Malaria and schistosomiasis are major public health challenges in sub-Saharan Africa (SSA), with overlapping geographical distributions leading to high rates of coinfection among children. Plasmodium falciparum (P. falciparum) causes most severe malaria cases, while Schistosoma haematobium (S. haematobium) and Schistosoma mansoni (S. mansoni) are the predominant schistosome species. Coinfections result from shared environmental factors, but interactions between these parasites remain unclear due to inconsistent study findings. This systematic review and meta-analysis aim to provide pooled prevalence estimates of P. falciparum–Schistosoma coinfection in children aged 0–17 years in SSA.

Method

This systematic review and meta-analysis followed the PRISMA guidelines. We searched PubMed, the Cochrane Library, Web of Science, EBSCOhost, Google Scholar, ProQuest, and publisher platforms (Wiley Online Library, SpringerLink) and screened the reference lists for observational studies reporting coinfection with P. falciparum and S. haematobium and/or S. mansoni among children in SSA. Data from 21 eligible studies were extracted using Microsoft Excel and analysed using Stata version 17. Study quality was assessed using the Joanna Briggs Institute critical appraisal tool. Proportions were stabilized using the Freeman–Tukey double arcsine transformation, and pooled prevalence estimates with 95% confidence intervals (CIs) were calculated using a random-effects model. Heterogeneity was assessed using I2, and publication bias was evaluated using funnel plots, Egger’s test, and Begg’s test.

Result

Twenty-one studies were included in this analysis. The aggregated prevalence of P. falciparum–S. haematobium coinfection was 10.0% (95% CI 6.0–14.0%), with substantial heterogeneity (I2 = 98.0%, p < 0.001). The highest prevalence was recorded in West Africa (13.0%, 95% CI 6.0–22.0%), followed by Central Africa (9.0%, 95% CI 7.0–10.0%) and East Africa (3.0%, 95% CI 0.0–11.0%); however, the regional differences were not significant (p = 0.150). No significant temporal variation was detected (p = 0.185), with prevalence estimates of 22.0% (2011–2015), 5.0% (2016–2020), and 7.0% (2021–2025). The diagnostic methods yielded significantly different estimates (p < 0.001), ranging from 13.0% (PCR + microscopy) and 11.0% (microscopy) to 3.0% (RDT + microscopy) and 1.0% (PCR + PCR). The pooled prevalence of P. falciparum–S. mansoni coinfection was 13.0% (95% CI 6.0–24.0%), with very high heterogeneity (I2 = 99.28%, p < 0.001).
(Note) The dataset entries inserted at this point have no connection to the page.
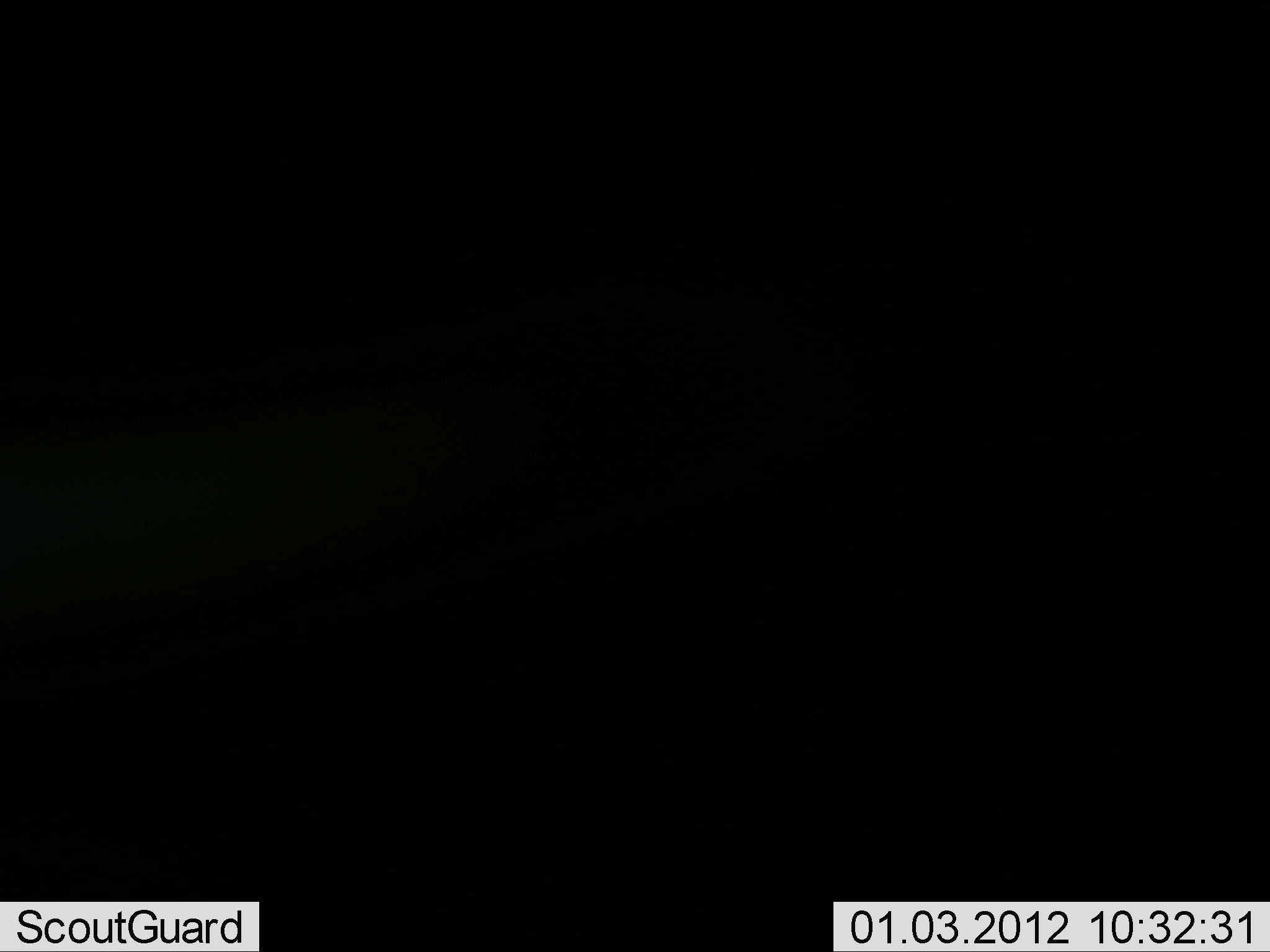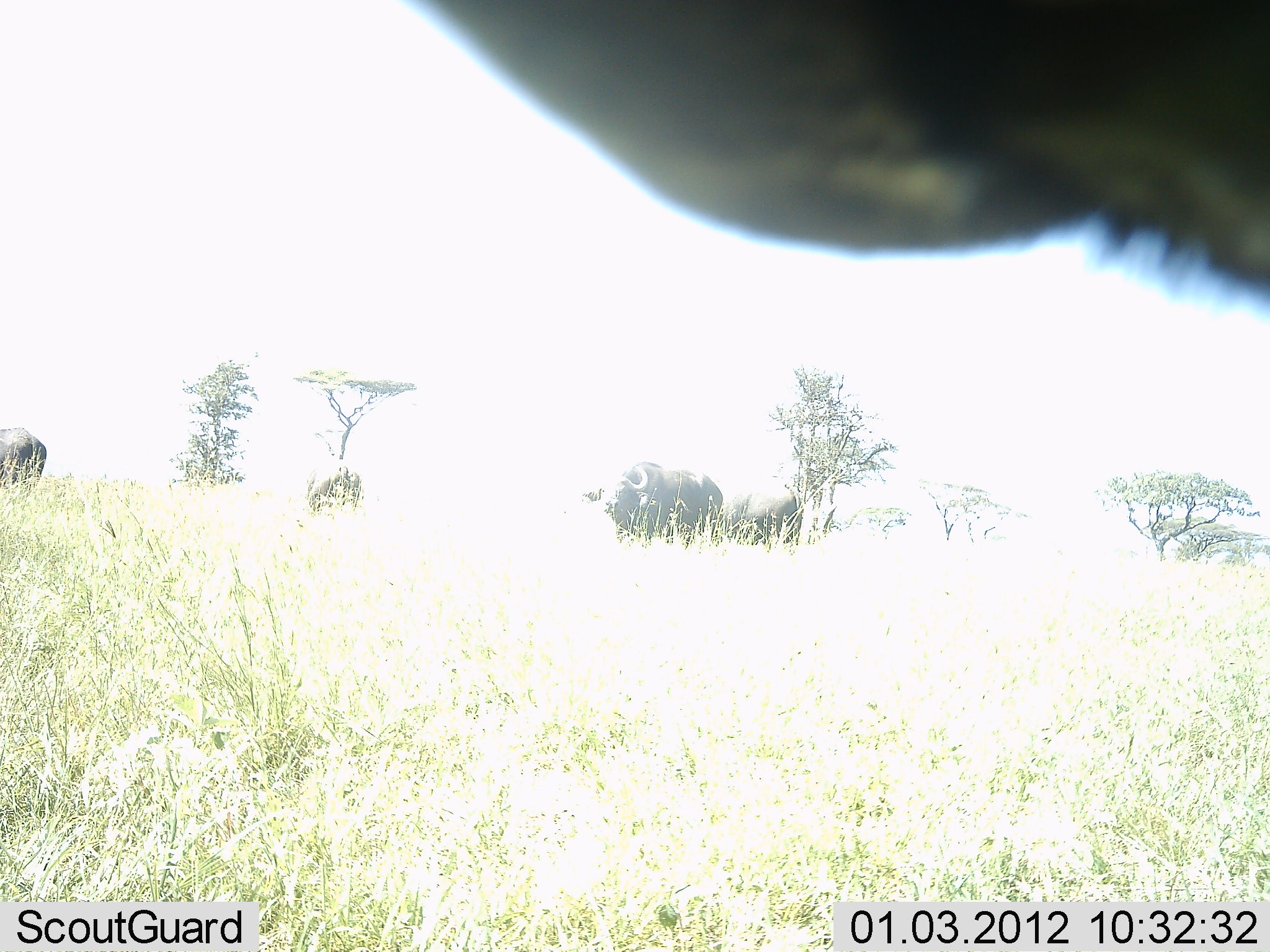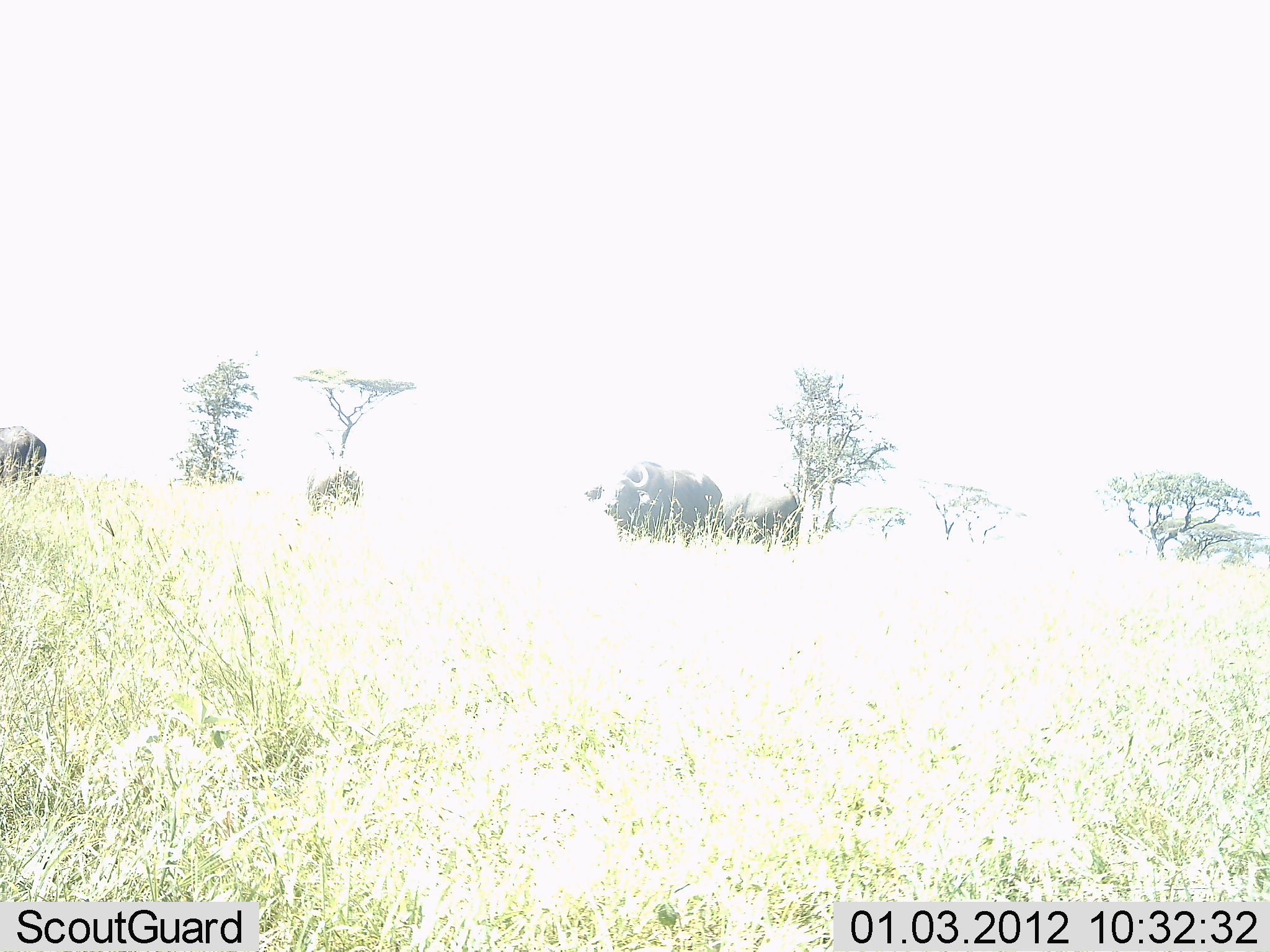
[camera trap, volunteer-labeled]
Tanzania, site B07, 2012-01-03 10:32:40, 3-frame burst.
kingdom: Animalia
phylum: Chordata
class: Mammalia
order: Artiodactyla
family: Bovidae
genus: Syncerus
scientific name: Syncerus caffer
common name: cape buffalo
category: buffalo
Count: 5.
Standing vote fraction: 76%.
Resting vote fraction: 0%.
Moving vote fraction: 19%.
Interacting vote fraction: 5%.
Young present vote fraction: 0%.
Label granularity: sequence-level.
Significant regional variation was identified (p < 0.001), with East Africa exhibiting the highest prevalence (25.0%, 95% CI 13.0–39.0%) compared to Central Africa (3.0%, 95% CI 2.0–5.0%) and West Africa (2.0%, 95% CI 1.0–3.0%). Temporal patterns did not show significant differences (p = 0.683), with prevalence estimates of 13.0% (2010–2014), 18.0% (2015–2019), and 14.0% (2020–2025). Diagnostic approaches also varied significantly (p < 0.001), with prevalence ranging from 12.0% (microscopy + microscopy) to 6.0% (PCR + PCR) and 2.0% (PCR + microscopy).

Conclusion

Coinfections of P. falciparum and Schistosoma species remain a major health challenge in SSA, particularly affecting children owing to systemic healthcare gaps, poverty, and inadequate water and sanitation. Geographic and temporal patterns reflect persistent transmission hotspots, with diagnostic limitations underestimating the true prevalence. Effective control requires integrated public health strategies prioritizing children, combining medical treatment, improved sanitation, and affordable, sensitive diagnostics to stop transmission.